Sasha Friedlander, Producer/Director
Sasha Friedlander is a filmmaker based in Brooklyn, New York. Sasha completed her BA from UCLA in 2007, and received her MFA in Social Documentary Film from the School of Visual Arts in New York in 2011. After UCLA, Sasha received a Darmasiswa Fellowship to study at the Indonesian Art Institute in Bali. While in Indonesia, Sasha began an internship at Bali TV, and because of her fluency in the Indonesian language, was asked to join a team of journalists from the BBC and the Bali Post to launch the first edition of the International Bali Post. Inspired by a brief trip she took to Kawah Ijen crater in East Java in 2009, she returned to Indonesia a year later, to produce Where Heaven Meets Hell, her first feature documentary film. Where Heaven Meets Hell has won numerous awards including the Grand Jury Prize for Best Feature Documentary Film and a Special Jury award for Outstanding Cinematography at the Los Angeles Asian Pacific Film Festival, and the Halekulani Golden Orchid Award for Best Documentary Feature at the Hawaii International Film Festival. At the One World International Human Rights Film Festival in Prague, the Václav Havel Jury gave a Special Mention Award to the film for being a documentary that has made an exceptional contribution to the defense of human rights. The Alliance of Women Film Journalists (AWFJ) awarded Friedlander with an EDA Award for Documentary Artistry at the Salem Film Festival in March 2013.
Bao Nguyen, Co-Producer
Bao Nguyen is an emerging photographer and filmmaker whose clients have included The New York Times, Rolling Stone, MTV, Vogue, HBO, ARTE, PBS, among many others.

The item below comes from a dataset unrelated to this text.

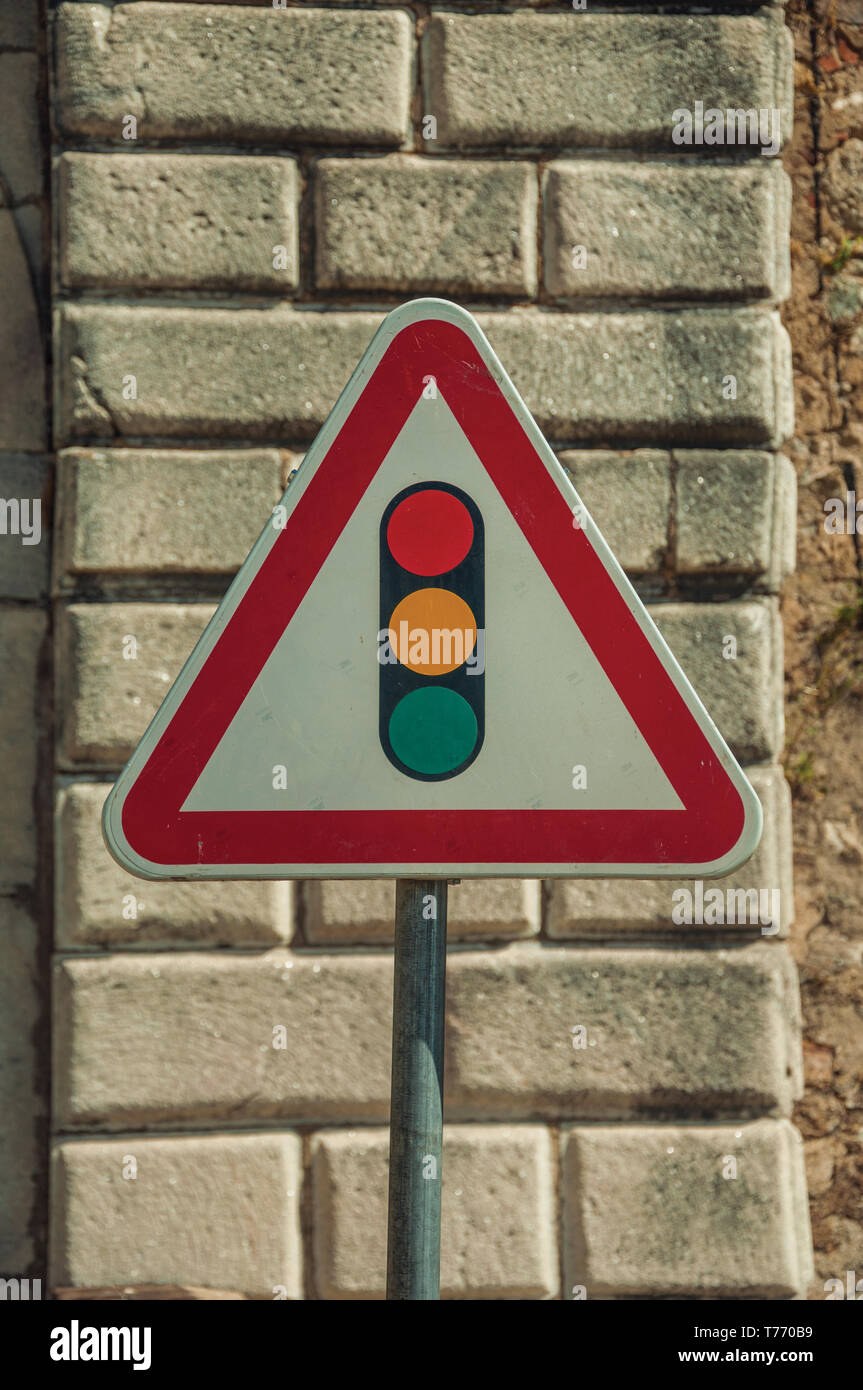 Close-up of TRAFFIC SIGNAL AHEAD road sign in front of stone brick wall at Elvas. A gracious city on the easternmost frontier of Portugal. - Stock Image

He has directed, produced, and shot a number of short films, which have played internationally in numerous festivals and museums including MoMA PS1 and the Smithsonian. His graduate thesis film, Julian, won a CINE Golden Eagle Award, the Best Student Documentary Short at the Palm Springs ShortsFest, the Special Jury Prize at DOCNYC, and was nominated for an IDA Award.
The first feature he produced, Once in a Lullaby, made its world premiere at the 2012 Tribeca Film Festival, won the Audience Award at Woodstock, and was nominated for a Gotham Independent Film Award. He is producing his first feature narrative, 2030, a futuristic film set in Vietnam after the impact of climate change. It won the 2013 Tribeca Sloan Filmmaker Award. He is also directing his first feature documentary about the Vietnamese LGBT community and the pending same sex marriage legislation in Vietnam.
He is a 2011 PBS/WGBH Producers Workshop Fellow and an alumnus of the 2012 Berlinale Talent Campus. He earned his BA in Politics/International Relations at NYU and his MFA in Social Documentary Film at the School of Visual Arts in New York City. He is based in Saigon.